De la Servitude volontaire, de LM Formentin, mise en scène de Jacques Connort
De la Servitude volontaire, de LM Formentin, mise en scène de Jacques Connort
Le Discours de la servitude volontaire, ou Contr’un écrit par Étienne de la Boétie, à dix-huit ans, a été publié en latin par fragments en 1574, puis en français, deux ans plus tard…
Le spectacle y trouve sa source d’inspiration et nous découvrons une écriture théâtrale sensible et percutante de LM Formentin. Cet auteur et scénariste contemporain avait déjà travaillé avec le metteur en scène au festival d’Avignon 2019 pour Marie Stuart. Depuis longtemps Jacques Connort « avait l’idée de faire entendre, un jour, ce texte, sur scène au plein coeur duXXI ème » et a fait appel de nouveau à LM Formentin.

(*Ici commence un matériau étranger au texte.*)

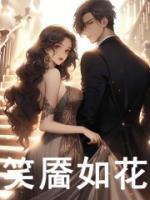 入夜，她是心癮成災(zāi)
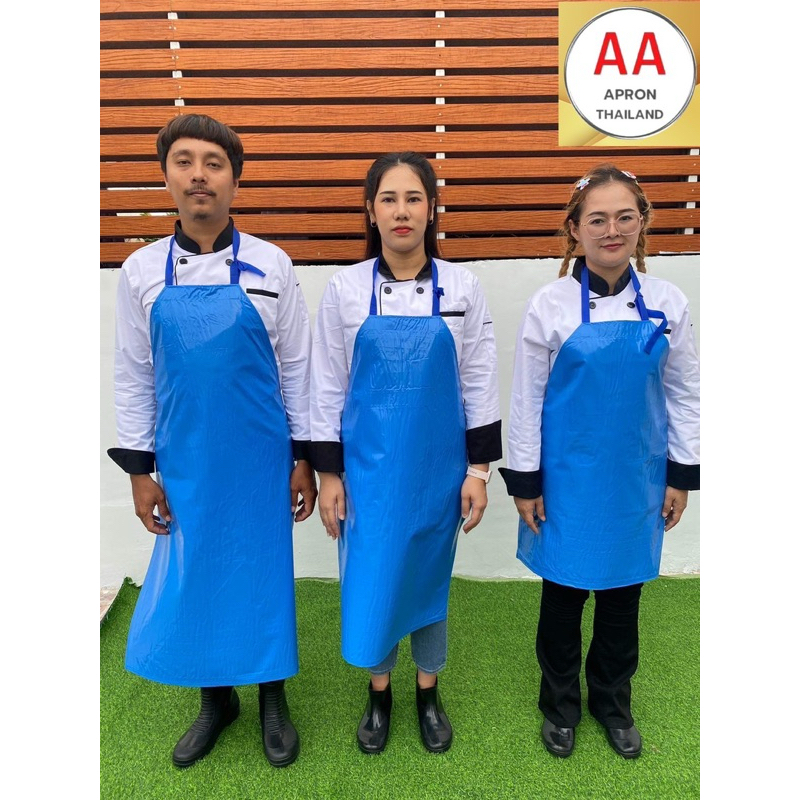 ผ้ากันเปื้อนพลาสติก กันน้ำ100% ไซส์ผู้ใหญ่ (พร้อมส่ง)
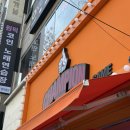 챔피언노래연습장 이미지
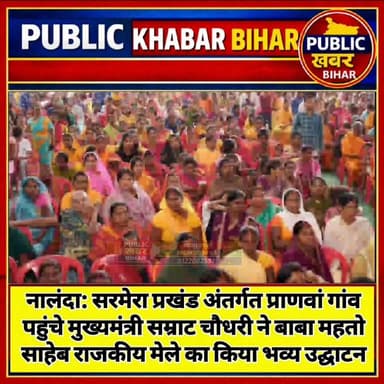 #नालंदा जिले के सरमेरा प्रखंड अंतर्गत प्राणवां गांव पहुंचे मुख्यमंत्री सम्राट चौधरी ने बाबा महतो साहेब राजकीय मेले का कि...
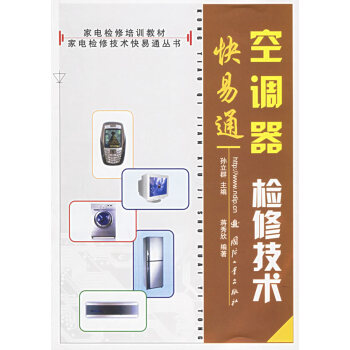 ���{(di��o)���z�޼��g(sh��)����ͨ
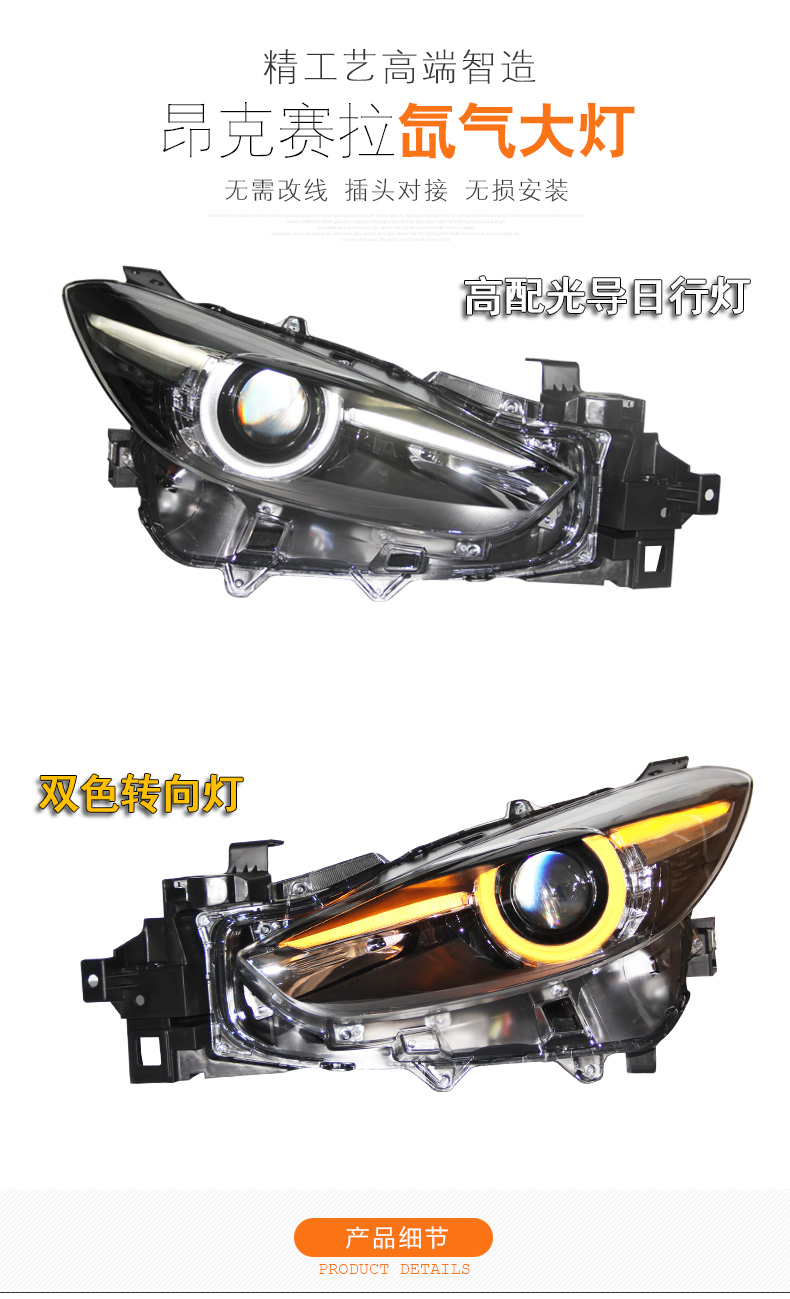 Car Headlights Assembly Dynamic Streamer Turn Signal Indicator Lighting Accessories For Mazda 3 Axela LED Headlight DRL Front Lamp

La mise en scène tout en finesse, sobre et sans artifice inutile et le jeu haut en couleurs, nous passons du rire au tragique, du fabuleux comédien, Jean Paul-Farré, «Cet ancien magistrat aux allures de Diogène selon Jacques Connort, est à la fois sage et truculent, et a longtemps observé les hommes et parcouru les époques. » ravissent un large public, attentif aux bruits du monde et à a personne humaine. Le texte ne manque ni d’esprit ni de provocation: « Eh ! Bien ? Êtes-vous si habitués à haïr les tyrans que vous n’en percevez plus votre complice admiration? Silence. Ma tournure d’esprit vous dérange… Si je disais vrai, n’est-ce pas ? que deviendraient vos confortables pensées qui vous assurent, à tout instant et en toute circonstance, que vous êtes l’ennemi du mal, et que votre âme est pure ? Silence. »
L’acteur laisse éclater l’asservissement « volontaire» des êtres humains, leur incapacité à refuser, souvent et même le pire ! Faire le choix de la liberté en tout âme et conscience :«Soyez résolus à ne plus servir, et vous voilà libre. » Mais chacun sait qu’il peut, face à la folie des dirigeants ou de simples individus, être mené à la mort. La liberté ne fait pas bon ménage avec la soumission et la peur. Comme l’affirme Jacques Connort, « Elle est une perpétuelle conquête»! Le spectacle offre une vision pertinente et atemporelle de l’autorité destructrice. Les hommes, toujours attirés par un désir de domination, sont pourtant faibles face à leurs dirigeants. le peuple est complice, qu’on le veuille ou non, du pouvoir exercé par les despotes, d’hier et d’aujourd’hui : «La servitude n’est pas imposée par la force mais est volontaire. »
La réflexion et le plaisir des spectateurs sont tenus en haleine. Ce texte d’une grande intensité et au sens politique aiguisé, est ici brillamment interprété par Jean-Paul Farré, aux multiples talents. Reconnu et admiré du public (voir Le Théâtre du Blog), il nous fascine et fait vibrer avec ironie mais aussi avec empathie, le comportement du peuple face au pouvoir et à la tyrannie des dieux, rois, présidents de tous les temps…Jacques connort n’a pas manqué de réaliser une mise en scène simple et astucieuse. Un noble fauteuil (chaise dite d’affaires, trône…), une veste noire de costume suspendue sont les seuls éléments de scénographie, et la pièce prend tout son envol!
Le corps de l’acteur, quelques accessoires et un éclairage subtil suffisent à laisser entendre avec limpidité la parole théâtrale, sur une question hélas toujours pérenne et qui nous concerne tous.
Le fond de scène recouvert d’un panneau-miroir reflète le public. Grâce à cet effet, nous sommes comme sur scène, nous devenons ainsi sujets du roi, ou auditoire de cet exemplaire discours politique. Une des pépites du off !
Elisabeth Naud
Jusqu’au 29 juillet, Le Petit Louvre, 23 rue Saint-Agricol. Avignon. T. : 04 32 76 02 79.